As they ate, he told her a couple of stories about the trip. They weren’t about anything important, but he was working hard to be polite, and the stories were adequate for that.

 

“We stopped talking,” Clare said. “Before that day.”

 

He looked at her in surprise. He knew exactly which day she was referring to. The day he’d taken her to the Cape to show her the cottage.

 

“Yes. Why do you think that was?”

 

She tipped her wine glass toward him. “It hurt too much.”

 

He hadn’t yet drunk enough wine to agree with her. An odd reversal of roles. Clare sharing and him backing off.

 

It made Rob uncomfortable, sleeping in the master bedroom while Clare slept in the guest room, but she refused to move. He stretched out in bed, and sleep—deep and dreamless—came swiftly. He awoke in the dark and turned his head to squint at the alarm clock. Only five fifteen, but he was slept out.

 

He pulled on a pair of jeans but didn’t bother with a shirt or shoes. In the kitchen, he foraged in the refrigerator for sandwich makings and carried the resulting sandwich and a fresh cup of coffee into the living room where he sat eating and sipping coffee, watching the sky begin imperceptibly to lighten.

 

In spite of the coffee, his eyes grew heavy. He didn’t feel like moving, so he reclined the chair and dozed where he was.

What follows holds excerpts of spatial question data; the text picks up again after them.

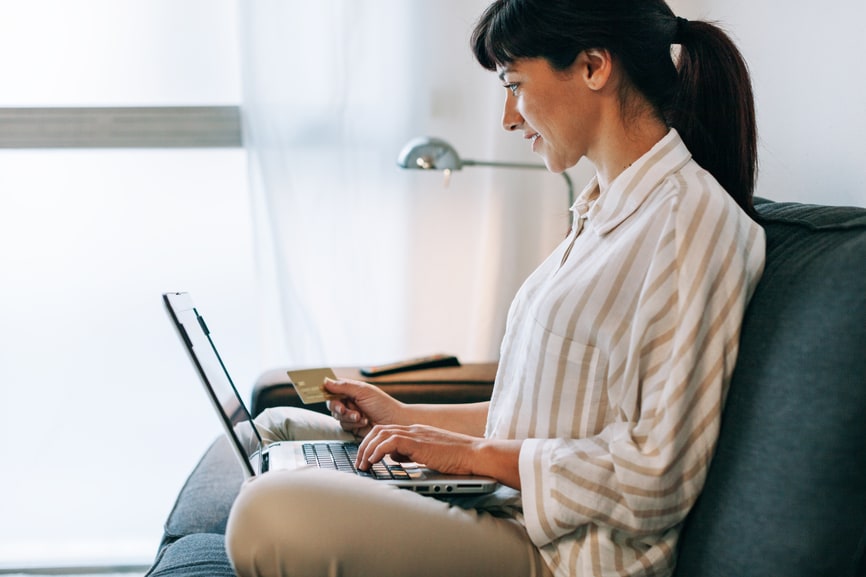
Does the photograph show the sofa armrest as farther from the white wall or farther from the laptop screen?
the white wall

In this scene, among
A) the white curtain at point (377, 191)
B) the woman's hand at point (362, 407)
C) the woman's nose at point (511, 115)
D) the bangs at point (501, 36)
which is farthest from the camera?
the white curtain at point (377, 191)

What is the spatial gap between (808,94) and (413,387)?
929 millimetres

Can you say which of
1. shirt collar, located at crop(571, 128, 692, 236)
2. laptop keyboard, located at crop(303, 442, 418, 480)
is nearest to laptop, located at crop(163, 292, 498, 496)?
laptop keyboard, located at crop(303, 442, 418, 480)

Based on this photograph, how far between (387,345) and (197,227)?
2.08ft

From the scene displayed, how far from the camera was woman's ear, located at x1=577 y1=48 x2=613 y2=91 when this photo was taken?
118 centimetres

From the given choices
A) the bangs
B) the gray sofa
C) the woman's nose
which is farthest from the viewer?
the woman's nose

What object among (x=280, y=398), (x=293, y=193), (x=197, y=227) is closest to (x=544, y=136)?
(x=280, y=398)

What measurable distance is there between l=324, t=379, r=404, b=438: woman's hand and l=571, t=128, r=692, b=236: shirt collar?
473 millimetres

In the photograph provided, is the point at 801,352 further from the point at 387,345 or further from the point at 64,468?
the point at 64,468

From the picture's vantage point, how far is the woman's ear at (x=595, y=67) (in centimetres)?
118

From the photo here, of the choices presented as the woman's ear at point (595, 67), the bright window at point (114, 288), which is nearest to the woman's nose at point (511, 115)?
the woman's ear at point (595, 67)

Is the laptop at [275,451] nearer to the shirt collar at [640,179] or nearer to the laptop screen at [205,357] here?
the laptop screen at [205,357]

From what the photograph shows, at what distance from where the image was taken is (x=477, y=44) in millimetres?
1312

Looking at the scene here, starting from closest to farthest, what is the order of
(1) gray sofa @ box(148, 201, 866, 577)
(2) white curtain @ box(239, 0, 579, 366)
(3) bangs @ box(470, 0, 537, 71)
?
(1) gray sofa @ box(148, 201, 866, 577) → (3) bangs @ box(470, 0, 537, 71) → (2) white curtain @ box(239, 0, 579, 366)
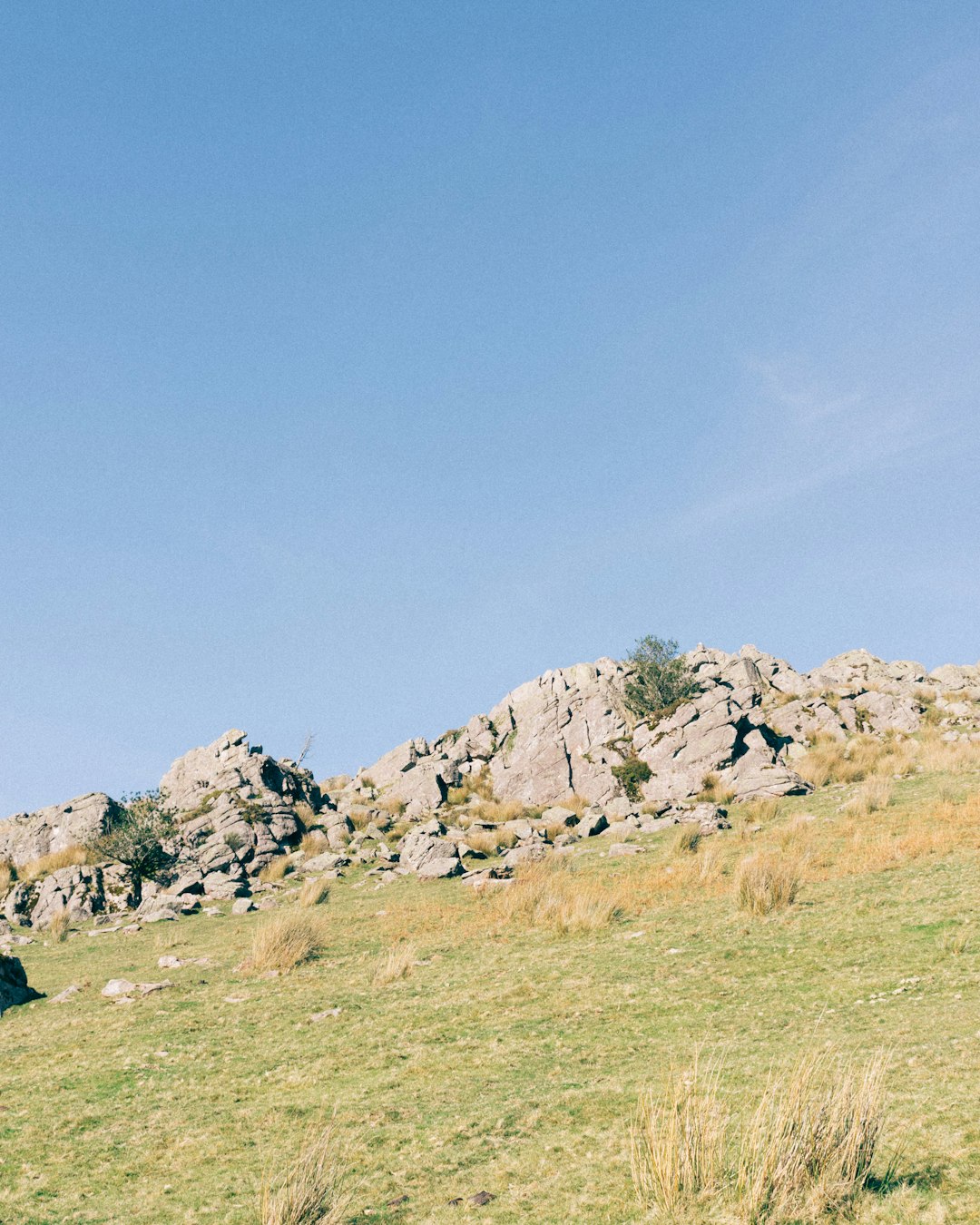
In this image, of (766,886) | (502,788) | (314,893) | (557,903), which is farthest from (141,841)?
(766,886)

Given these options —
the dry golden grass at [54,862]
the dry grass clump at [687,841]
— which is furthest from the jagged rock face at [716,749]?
the dry golden grass at [54,862]

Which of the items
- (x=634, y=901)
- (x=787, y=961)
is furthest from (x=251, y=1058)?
(x=634, y=901)

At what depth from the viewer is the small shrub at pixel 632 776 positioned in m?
36.3

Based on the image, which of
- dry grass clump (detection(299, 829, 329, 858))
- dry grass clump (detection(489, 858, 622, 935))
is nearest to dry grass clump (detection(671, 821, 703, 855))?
dry grass clump (detection(489, 858, 622, 935))

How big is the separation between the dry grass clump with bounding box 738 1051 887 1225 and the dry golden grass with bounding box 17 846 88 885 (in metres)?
36.8

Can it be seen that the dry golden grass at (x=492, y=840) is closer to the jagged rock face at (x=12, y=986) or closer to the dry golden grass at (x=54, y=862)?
the jagged rock face at (x=12, y=986)

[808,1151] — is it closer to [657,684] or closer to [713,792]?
[713,792]

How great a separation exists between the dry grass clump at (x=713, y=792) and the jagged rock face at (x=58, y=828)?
28722 mm

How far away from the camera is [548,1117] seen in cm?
730

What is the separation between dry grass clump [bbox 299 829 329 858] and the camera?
34.4 meters

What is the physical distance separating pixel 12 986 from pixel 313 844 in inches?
779

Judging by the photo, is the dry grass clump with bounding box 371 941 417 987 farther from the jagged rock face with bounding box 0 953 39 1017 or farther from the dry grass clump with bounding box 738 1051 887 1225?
the dry grass clump with bounding box 738 1051 887 1225

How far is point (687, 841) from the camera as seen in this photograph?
22.3m

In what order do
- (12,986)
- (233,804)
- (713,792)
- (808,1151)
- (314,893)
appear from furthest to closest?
1. (233,804)
2. (713,792)
3. (314,893)
4. (12,986)
5. (808,1151)
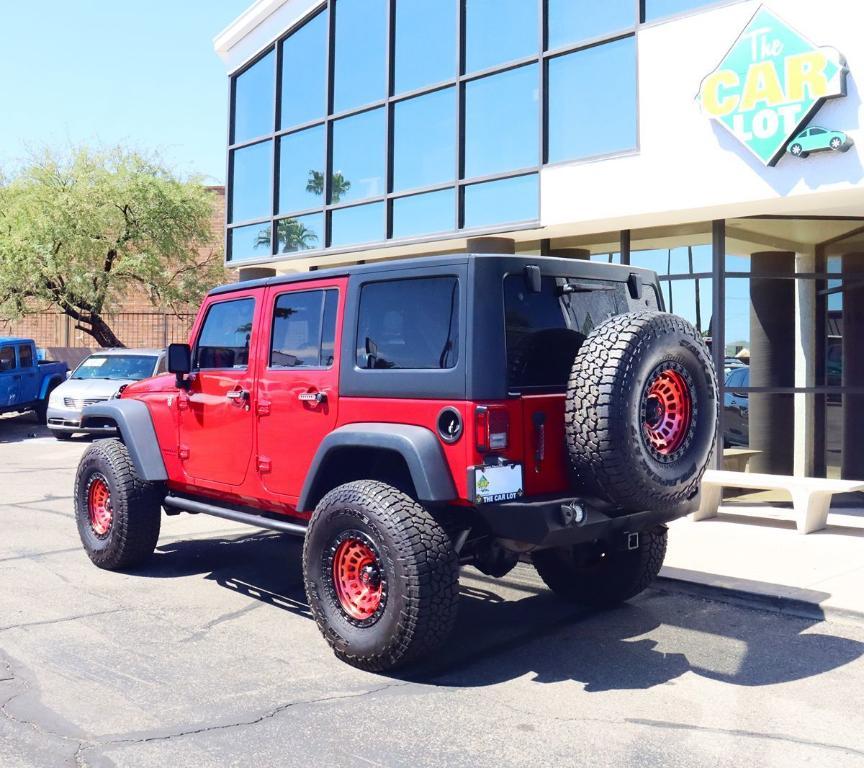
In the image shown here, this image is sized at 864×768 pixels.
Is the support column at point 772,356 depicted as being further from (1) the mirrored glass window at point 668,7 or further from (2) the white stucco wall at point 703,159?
(1) the mirrored glass window at point 668,7

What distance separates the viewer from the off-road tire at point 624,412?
4.49 metres

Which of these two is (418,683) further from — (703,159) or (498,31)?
(498,31)

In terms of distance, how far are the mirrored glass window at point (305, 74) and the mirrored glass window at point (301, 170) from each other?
0.28 meters

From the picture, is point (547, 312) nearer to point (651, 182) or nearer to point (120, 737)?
point (120, 737)

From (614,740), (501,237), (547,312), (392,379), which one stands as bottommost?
(614,740)

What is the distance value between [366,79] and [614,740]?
12.2m

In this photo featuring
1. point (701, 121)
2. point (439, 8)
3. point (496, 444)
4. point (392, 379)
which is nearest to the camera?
point (496, 444)

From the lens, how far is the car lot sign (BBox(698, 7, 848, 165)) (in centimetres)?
887

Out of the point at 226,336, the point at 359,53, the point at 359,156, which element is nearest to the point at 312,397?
the point at 226,336

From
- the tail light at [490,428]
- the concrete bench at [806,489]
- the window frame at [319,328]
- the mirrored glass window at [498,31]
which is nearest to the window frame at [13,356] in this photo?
the mirrored glass window at [498,31]

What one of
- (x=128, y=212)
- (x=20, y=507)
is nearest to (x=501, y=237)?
(x=20, y=507)

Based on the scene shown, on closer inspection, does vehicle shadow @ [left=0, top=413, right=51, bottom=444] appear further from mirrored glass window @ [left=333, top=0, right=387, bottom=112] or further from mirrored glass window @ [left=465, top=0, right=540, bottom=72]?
mirrored glass window @ [left=465, top=0, right=540, bottom=72]

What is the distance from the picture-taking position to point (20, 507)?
33.0 ft

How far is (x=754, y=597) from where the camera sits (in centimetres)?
631
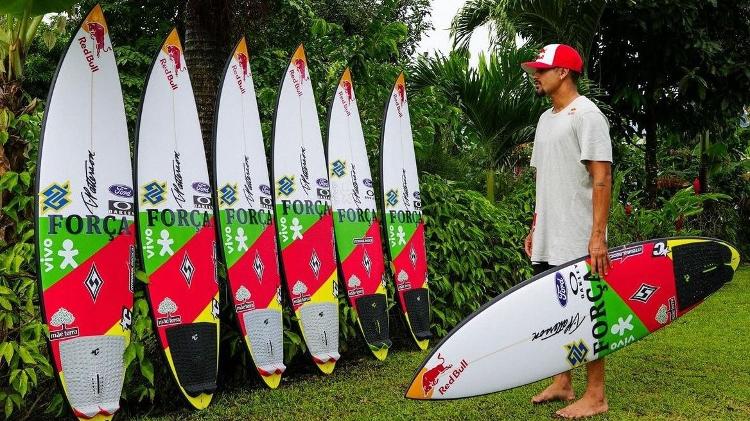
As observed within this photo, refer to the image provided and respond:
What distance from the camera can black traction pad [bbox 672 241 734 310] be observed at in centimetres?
329

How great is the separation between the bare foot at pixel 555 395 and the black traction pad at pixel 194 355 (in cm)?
154

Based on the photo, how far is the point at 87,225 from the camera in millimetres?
2961

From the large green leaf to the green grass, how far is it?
1854mm

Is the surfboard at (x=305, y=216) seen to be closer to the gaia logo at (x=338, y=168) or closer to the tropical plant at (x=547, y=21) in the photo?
the gaia logo at (x=338, y=168)

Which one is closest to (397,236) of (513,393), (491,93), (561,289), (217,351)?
(513,393)

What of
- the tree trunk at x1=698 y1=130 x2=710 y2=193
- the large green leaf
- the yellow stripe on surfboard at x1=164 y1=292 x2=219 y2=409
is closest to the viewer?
the large green leaf

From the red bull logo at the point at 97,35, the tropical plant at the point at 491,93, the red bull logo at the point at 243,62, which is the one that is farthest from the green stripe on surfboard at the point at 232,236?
the tropical plant at the point at 491,93

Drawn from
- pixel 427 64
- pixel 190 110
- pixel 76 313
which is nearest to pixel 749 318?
pixel 427 64

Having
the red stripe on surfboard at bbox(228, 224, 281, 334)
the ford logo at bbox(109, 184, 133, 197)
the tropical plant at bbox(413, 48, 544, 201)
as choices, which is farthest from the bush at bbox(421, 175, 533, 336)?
the ford logo at bbox(109, 184, 133, 197)

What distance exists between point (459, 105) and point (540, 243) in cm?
365

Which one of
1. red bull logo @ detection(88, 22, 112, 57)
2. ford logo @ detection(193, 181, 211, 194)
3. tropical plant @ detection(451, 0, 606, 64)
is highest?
tropical plant @ detection(451, 0, 606, 64)

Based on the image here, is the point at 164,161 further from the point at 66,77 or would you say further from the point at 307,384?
the point at 307,384

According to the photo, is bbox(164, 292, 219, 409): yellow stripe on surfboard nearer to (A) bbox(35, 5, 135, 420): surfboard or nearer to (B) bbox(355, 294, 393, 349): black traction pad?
(A) bbox(35, 5, 135, 420): surfboard

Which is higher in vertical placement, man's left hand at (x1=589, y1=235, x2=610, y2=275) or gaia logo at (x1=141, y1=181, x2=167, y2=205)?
gaia logo at (x1=141, y1=181, x2=167, y2=205)
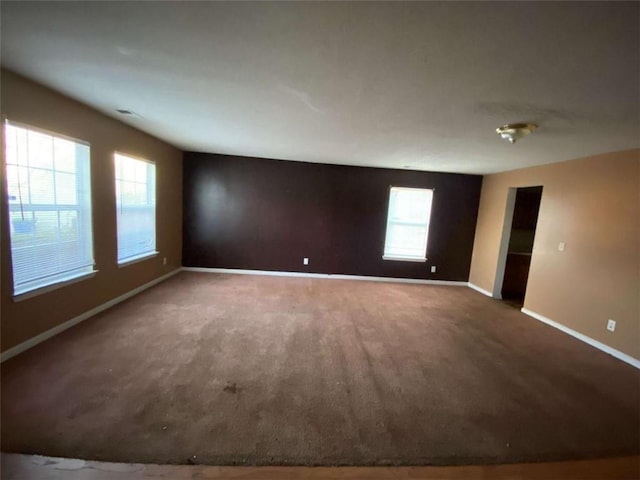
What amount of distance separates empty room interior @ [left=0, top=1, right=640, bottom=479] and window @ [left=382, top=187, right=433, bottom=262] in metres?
0.97

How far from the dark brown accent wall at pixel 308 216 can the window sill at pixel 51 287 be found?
2.49 m

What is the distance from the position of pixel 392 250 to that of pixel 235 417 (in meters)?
4.57

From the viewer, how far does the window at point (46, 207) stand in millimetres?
2266

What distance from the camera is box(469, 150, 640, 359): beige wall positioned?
300 centimetres

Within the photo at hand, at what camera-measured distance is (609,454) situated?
1.74 meters

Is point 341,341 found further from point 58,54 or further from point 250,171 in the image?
point 250,171

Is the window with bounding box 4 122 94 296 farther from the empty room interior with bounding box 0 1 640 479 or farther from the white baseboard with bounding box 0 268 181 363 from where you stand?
the white baseboard with bounding box 0 268 181 363

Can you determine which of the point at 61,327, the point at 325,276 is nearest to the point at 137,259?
the point at 61,327

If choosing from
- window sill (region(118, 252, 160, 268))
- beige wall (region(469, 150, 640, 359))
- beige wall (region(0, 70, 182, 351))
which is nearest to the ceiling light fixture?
beige wall (region(469, 150, 640, 359))

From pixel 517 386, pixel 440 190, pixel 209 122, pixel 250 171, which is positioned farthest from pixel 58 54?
pixel 440 190

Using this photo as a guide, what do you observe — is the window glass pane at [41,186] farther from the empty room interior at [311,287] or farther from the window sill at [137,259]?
the window sill at [137,259]

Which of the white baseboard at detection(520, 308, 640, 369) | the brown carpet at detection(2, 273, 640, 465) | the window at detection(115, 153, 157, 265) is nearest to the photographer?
the brown carpet at detection(2, 273, 640, 465)

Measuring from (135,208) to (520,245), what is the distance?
22.1 feet

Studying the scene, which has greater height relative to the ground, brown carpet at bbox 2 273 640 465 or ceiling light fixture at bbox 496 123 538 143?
ceiling light fixture at bbox 496 123 538 143
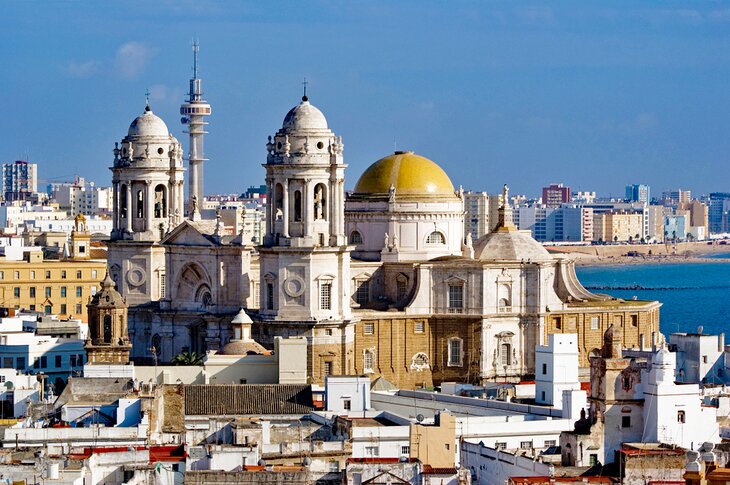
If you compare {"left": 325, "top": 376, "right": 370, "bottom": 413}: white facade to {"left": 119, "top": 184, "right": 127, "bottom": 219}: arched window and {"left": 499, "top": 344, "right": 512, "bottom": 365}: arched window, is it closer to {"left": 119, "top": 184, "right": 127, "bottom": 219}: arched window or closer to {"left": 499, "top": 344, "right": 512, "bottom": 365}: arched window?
{"left": 499, "top": 344, "right": 512, "bottom": 365}: arched window

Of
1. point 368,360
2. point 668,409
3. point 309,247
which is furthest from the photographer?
point 368,360

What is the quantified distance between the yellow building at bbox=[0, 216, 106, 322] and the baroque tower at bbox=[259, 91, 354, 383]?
1289 inches

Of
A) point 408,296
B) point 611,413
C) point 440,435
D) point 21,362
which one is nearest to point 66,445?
point 440,435

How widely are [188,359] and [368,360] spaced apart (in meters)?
6.52

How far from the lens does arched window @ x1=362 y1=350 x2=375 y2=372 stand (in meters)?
87.2

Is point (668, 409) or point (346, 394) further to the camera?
point (346, 394)

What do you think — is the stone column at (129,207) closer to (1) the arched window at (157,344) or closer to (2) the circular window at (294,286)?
(1) the arched window at (157,344)

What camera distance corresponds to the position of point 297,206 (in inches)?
3371

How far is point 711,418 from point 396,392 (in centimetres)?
1882

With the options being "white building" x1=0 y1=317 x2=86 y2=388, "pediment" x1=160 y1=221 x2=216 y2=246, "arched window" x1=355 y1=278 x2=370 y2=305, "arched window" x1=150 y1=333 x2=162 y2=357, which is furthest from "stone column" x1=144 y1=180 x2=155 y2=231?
"white building" x1=0 y1=317 x2=86 y2=388

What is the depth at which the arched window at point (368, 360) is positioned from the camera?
87250 mm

When she got up at seven, Clare found Rob asleep in the living room. With the worry lines smoothed out and the sadness in his eyes veiled, he looked younger than the day they met. God, he was thin. As if he were recovering from a serious illness rather than returning from six months in the jungle. Then she noticed the scar. A scar that hadn’t been there when he left Boston.

 

She raised her eyes to his face to find he was awake and watching her. She nodded toward the scar. “What happened, Rob?”

 

“Acute appendix.” His voice was uninflected.

 

“While you were in the jungle?”

 

“Yes.”

 

“You had surgery in the jungle?”

 

“Lucky for me, we had a surgeon with us.” His tone was casual, but he was obviously assessing her response.

 

She stood transfixed, letting the knowledge seep in—Rob could have died. “I’m so glad he was there.”

 

“The surgeon was a woman. She said I went right to the edge.”

 

“The edge?”

 

“I almost died. Tends to focus the mind.”

 

Sadness slipped through Clare. “When you focused, what did you see?”

 

“All sorts of things. I’m still thinking about them.”

 

He stared past her, out the window.

 

“Would you like another cup of coffee?”

 

His eyes refocused on her. “No. Thank you.” He went back to staring out the window.

 

It was too much. Rob’s sudden, unexpected appearance, their awkward dance around the things they needed to say to each other, and now this announcement he’d nearly died.

 

She left him to his contemplation of the dawn and went to get dressed. When she stepped out of the bedroom she found Rob, dressed and obviously ready to leave for Northeastern. So why hadn’t he left already?

 

“I’ll be moving today,” she said, relieved her voice was working reasonably well.

 

He looked puzzled.

 

“I found a place to stay until I leave for Cincinnati. It’s available today.”

 

He frowned and Clare wrapped her arms around herself, trying not to shiver.

 

“Do you need any help?”

 

“I can handle it, but thank you.”

 

“Well, be sure to ask if there’s anything I can do. You know how to reach me.” He picked up his briefcase.

 

She focused on the back of the chair she was gripping, shifting her weight from foot to foot. “I’d like to hear more about your trip.”

 

“I guess we could have dinner sometime.”

 

“That would be nice.”

 

He nodded. “It’s a date.” But he didn’t suggest a day and time.

 

He left, and she forced herself to eat breakfast. Then she finished filling the boxes and carried them down to the car. Luckily, she didn’t have much. Clothes, records and tapes, a few books, and the heirloom dishes her mother gave them as a wedding present.

 

She unloaded everything at the new apartment then made a trip to the mall to buy an air mattress, linens, a pillow, and enough kitchen items to allow her to cook and eat simple meals. Next she went to a grocery store.

 

After unloading the car the last time, she drove back to Rob’s apartment. She wrote him a note telling him the divorce papers were on his desk, and she left the note along with keys to the apartment and car on the dining room table.